Una carriera intensa, quella di Mazzone, che viene spesso ricordata per le gesta di due allievi fenomenali, Roby Baggio e Francesco Totti (ne parleremo), e a lungo ignorata dalle Grandi Firme; solo noi, cronisti di provincia, capimmo che a Ascoli c’era qualcuno che mascherava sapienza tecnica e tattica fingendosi imbonitore: «Ma come pensare che si interessassero di noi i Brera se eravamo nella piccola provincia, venuti su senza campo, si giocava allo Squarcia e sembrava impossibile che fossimo cosí bravi.... Il segreto? Ovviamente ho sempre curato l’aspetto tecnico e tattico, ma la cura più intensa l’ho dedicata alla fisicità dei miei giocatori: è inutile avere le prime due doti se poi ti spegni sul campo per stanchezza». Ma valeva per tutti, questa regola? Anche per Baggio e Totti?
«No, loro due avevano già tutto, grande tecnica, saggezza tattica, logica, fantasia, mi dedicai soprattutto a curarne il fisico, a controllargli l’alimentazione, a dargli responsabilità dirette e a fargli vivere anche una sana vita famigliare. Loro i più grandi, e non voglio dire chi sia stato “er più”, ma ricordo anche il grande Campanini a Ascoli, e il bravissimo Beppe Signori a Bologna». Verrebbe voglia di continuare, per ore: la vita di Carlo Mazzone è un romanzo, con pagine di gioia e di dolore che il vostro cronista ha sfogliato nei quarant’anni della sua onesta e pur felice carriera, ispirando anche chi un bel giorno decise di affidargli la sua squadra del cuore, la Roma con dentro il Pupone appena svezzato da Boskov che poi se n’era andato.

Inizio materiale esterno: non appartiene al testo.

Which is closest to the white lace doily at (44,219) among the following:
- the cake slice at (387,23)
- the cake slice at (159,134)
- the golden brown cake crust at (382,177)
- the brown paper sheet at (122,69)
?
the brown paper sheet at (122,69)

Mi chiese aiuto Ciarrapico - presidente di fortuna mandato dal “divo” della nostra storia politica, il senatore Giulio Andreotti a salvare la Magica senza avere alcuna esperienza di calcio - prima confessando di voler ingaggiare un grande portiere che gli avevano raccomandato, tale Dino Zoff, poi sollecitando il nome di un tecnico di valore. Gli rivelai che Zoff era diventato presidente della Lazio, poi un nome per la panchina: Mazzone. Finalmente Roma-Amor. Carlo, si ricorda Ciarrapico? “Chi?”. Buon compleanno Mazzone.